I then got a phone call today to say that my pick up at home would be quarter past 5, which in fact could be as early as quarter to five, and get me to my destination way too early even if I was on board for the full hour. The latest they could offer me for pick up time for the return journey was 8 o’clock, I can’t do the maths on that but that would mean leaving an hour after the gathering of my friends would start, and they stay to midnight. I’m used to missing out some time because of my own health, but leaving before my health dictates is not on, just because the service is not fit for purpose.

But this is what able bodied people suggest we use, just because they do not want to share public services with disabled people.

I wonder what fuss they would kick up if they were told they had to travel half an hour earlier than they needed to, they would have leave two and a half hours early, and they could be on the bus any length time of time between twenty minutes to an hour. I highly doubt they’d just shrug their shoulders and accept it, because no one would want to travel this way! Nobody tries to fulfil social plans by going to train stations or bus stops without knowing what time the train or bus will turn up, or how long their journey is, what route they’re taking, or what time the last bus back is, especially if the last bus back means leaving an hour after the social event starts! It’s ludicrous!

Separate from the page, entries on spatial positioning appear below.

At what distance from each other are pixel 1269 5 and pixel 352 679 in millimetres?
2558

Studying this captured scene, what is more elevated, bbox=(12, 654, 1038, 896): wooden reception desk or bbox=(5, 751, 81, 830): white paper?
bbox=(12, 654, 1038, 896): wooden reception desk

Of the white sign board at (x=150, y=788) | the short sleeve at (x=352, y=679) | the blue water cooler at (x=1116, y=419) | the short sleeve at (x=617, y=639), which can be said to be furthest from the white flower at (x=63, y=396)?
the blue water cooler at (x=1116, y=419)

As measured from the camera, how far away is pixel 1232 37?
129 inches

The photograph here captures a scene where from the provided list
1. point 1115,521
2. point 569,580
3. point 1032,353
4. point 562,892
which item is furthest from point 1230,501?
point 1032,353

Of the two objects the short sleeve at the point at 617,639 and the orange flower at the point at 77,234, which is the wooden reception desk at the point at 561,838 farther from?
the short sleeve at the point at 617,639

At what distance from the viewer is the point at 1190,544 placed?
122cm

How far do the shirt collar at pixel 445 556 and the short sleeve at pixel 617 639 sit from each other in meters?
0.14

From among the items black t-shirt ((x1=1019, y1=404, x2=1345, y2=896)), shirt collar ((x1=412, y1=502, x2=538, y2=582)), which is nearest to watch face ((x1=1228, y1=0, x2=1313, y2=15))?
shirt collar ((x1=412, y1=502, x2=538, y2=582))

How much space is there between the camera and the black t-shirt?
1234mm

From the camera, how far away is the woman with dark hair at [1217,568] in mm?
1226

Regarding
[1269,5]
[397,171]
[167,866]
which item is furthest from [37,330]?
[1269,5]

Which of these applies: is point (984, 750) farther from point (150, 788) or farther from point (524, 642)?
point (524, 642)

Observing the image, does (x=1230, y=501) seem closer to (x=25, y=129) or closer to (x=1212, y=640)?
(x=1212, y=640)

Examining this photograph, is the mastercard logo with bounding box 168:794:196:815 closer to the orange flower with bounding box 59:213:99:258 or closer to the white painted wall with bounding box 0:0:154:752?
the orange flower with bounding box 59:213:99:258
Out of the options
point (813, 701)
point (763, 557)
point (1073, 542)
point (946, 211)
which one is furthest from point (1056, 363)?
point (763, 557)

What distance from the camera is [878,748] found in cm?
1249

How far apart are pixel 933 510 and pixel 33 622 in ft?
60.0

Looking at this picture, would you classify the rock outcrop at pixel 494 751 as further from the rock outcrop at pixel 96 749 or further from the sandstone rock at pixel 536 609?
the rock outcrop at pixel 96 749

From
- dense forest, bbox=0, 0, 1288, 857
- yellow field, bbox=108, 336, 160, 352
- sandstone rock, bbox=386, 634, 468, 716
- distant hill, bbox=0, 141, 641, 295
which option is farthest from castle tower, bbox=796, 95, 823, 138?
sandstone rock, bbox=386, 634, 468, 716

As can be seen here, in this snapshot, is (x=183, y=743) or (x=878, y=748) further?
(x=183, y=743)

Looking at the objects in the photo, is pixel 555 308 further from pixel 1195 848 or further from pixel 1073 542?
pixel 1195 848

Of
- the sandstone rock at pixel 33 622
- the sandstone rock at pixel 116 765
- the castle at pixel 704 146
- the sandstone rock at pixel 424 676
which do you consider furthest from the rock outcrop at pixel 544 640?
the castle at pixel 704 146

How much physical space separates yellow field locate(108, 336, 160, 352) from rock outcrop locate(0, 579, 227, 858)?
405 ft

But that’s Dial A Ride. And considering the only service users are disabled poeple, and many disabled poeple have care packages with carers on a time limit, it is really not fit for purpose. It is insulting that able bodied people keep toting it out like it’s a free premium taxi service. They really do not a have bloody clue.

2 Responses to I don’t think you know how Dial-a-ride works

  1. xaedere says:

    I completely agree. It also took my local DAR 5 years to consistently find my new apartment building – they just kept not showing up & when I’d call to find out wtf was going on because it was usually for an appointment & a taxi with my wheelchair can cost more than double what they charge a “normie”, they’d just say they were sorry but the driver got lost. And do nothing else about it. Not to mention that my local DAR service has exactly one wheelchair space and no more… *headdesk*

    • ONE wheelchair space? One!? Christ talk about not fit for purpose.
      Also similar thing here with finding where I lived. A driver apparently spend 10 minutes ringing an intercom with the sign “This intercom is not connected to flat #” with instructions on how to get to this flat, just above it, and that’s when the switchboard accused me of lying. Because the driver told the switch board he tried ringing my phone and didn’t get through. No phone call, he just didn’t read the sign or come down to the actual entrance, and drove off when there was no answer.